In 2006 Janrain created myOpenID to fulfill our vision to make registration and login easier on the web for people. Since that time, social networks and email providers such as Facebook, Google, Twitter, LinkedIn and Yahoo! have embraced open identity standards. And now, billions of people who have created accounts with these services can use their identities to easily register and login to sites across the web in the way myOpenID was intended.
By 2009 it had become obvious that the vast majority of consumers would prefer to utilize an existing identity from a recognized provider rather than create their own myOpenID account. As a result, our business focus changed to address this desire, and we introduced social login technology. While the technology is slightly different from where we were in 2006, I’m confident that we are still delivering on our initial promise – that people should take control of their online identity and are empowered to carry those identities with them as they navigate the web.

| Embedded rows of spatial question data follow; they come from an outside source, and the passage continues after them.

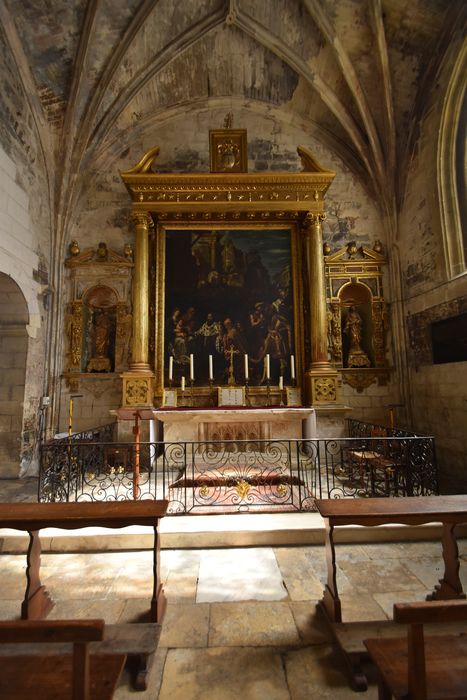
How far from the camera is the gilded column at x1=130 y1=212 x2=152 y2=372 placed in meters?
8.05

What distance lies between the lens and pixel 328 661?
7.61ft

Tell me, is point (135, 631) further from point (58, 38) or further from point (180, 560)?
point (58, 38)

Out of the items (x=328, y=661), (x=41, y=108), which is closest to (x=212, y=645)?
(x=328, y=661)

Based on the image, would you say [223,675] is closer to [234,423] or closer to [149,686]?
[149,686]

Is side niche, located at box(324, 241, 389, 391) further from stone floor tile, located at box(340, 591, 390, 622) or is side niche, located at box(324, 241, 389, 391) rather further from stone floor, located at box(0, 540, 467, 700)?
stone floor tile, located at box(340, 591, 390, 622)

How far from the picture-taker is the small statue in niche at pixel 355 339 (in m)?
8.98

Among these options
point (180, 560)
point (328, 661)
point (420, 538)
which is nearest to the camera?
point (328, 661)

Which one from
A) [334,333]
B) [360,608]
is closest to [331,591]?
[360,608]

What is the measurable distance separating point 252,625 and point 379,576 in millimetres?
1375

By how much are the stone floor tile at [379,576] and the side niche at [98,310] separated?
6835 mm

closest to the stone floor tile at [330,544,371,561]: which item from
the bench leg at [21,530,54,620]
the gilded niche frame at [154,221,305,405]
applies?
the bench leg at [21,530,54,620]

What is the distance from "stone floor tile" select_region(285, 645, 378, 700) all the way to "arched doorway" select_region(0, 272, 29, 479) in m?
6.85

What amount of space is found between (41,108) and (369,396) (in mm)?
10290

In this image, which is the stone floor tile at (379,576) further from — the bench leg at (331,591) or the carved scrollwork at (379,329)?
the carved scrollwork at (379,329)
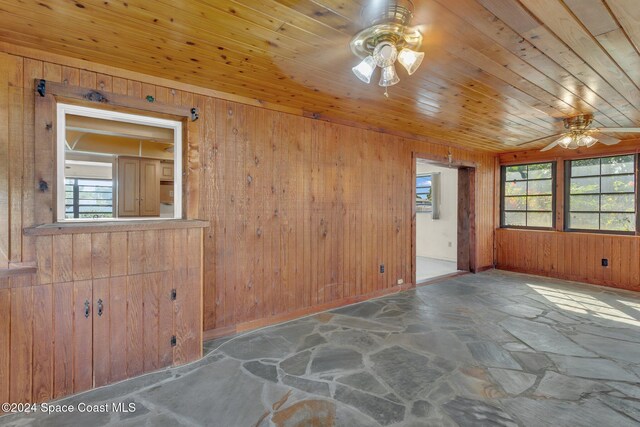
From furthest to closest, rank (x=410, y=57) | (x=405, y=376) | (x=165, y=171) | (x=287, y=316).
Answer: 1. (x=165, y=171)
2. (x=287, y=316)
3. (x=405, y=376)
4. (x=410, y=57)

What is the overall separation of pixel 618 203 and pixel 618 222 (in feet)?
1.02

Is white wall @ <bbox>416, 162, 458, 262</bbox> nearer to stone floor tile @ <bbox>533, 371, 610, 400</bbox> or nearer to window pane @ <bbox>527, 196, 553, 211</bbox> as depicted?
window pane @ <bbox>527, 196, 553, 211</bbox>

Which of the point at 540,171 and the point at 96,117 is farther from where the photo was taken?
the point at 540,171

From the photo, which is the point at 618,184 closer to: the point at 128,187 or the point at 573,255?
the point at 573,255

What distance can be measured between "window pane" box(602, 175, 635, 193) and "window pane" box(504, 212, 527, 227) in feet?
4.20

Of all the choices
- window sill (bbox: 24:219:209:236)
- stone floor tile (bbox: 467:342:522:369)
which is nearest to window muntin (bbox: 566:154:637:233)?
stone floor tile (bbox: 467:342:522:369)

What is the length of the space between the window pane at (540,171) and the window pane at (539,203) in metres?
0.40

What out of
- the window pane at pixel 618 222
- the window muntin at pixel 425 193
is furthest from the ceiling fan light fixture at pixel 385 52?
the window muntin at pixel 425 193

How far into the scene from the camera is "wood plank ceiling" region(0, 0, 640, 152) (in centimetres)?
173

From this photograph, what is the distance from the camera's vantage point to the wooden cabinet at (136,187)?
5.32 metres

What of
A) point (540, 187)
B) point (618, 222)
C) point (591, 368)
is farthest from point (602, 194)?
point (591, 368)

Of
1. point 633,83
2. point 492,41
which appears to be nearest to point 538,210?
point 633,83

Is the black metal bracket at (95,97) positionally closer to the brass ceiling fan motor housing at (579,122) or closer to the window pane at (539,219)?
the brass ceiling fan motor housing at (579,122)

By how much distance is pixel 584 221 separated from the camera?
538 centimetres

For those of you who still actively use myOpenID, I can understand your disappointment to hear this news and apologize if this causes you any inconvenience. To reduce this inconvenience, we are delaying the end of life of the service until February 1, 2014 to give you time to begin using other identities on those sites where you use myOpenID today.
Speaking on behalf of Janrain, I truly appreciate your past support of myOpenID.
And the #js lesson of the day is: bean.fire(el, 'click')
doesn’t work in Firefox Nightly, but turns out it’s unnecessary, because HTMLElement.click()
does exactly the same thing and already works cross-browser. Always use the browser-native APIs if you can.
Reminder: If it’s not hypertext, doesn’t have a URL, has no hyperlinks, isn’t navigable in a web browser: it’s not the web.
Is a website a web app if I keep on trying to open it using Spotlight? “Launching a browser” is flow-breaking indirection.
”Back to the Future is a movie, not a UI pattern”
LOL. Tantek Çelik on pagination directionality, a pet peeve of mine. TUMBLR WHY U GO THE WRONG WAY?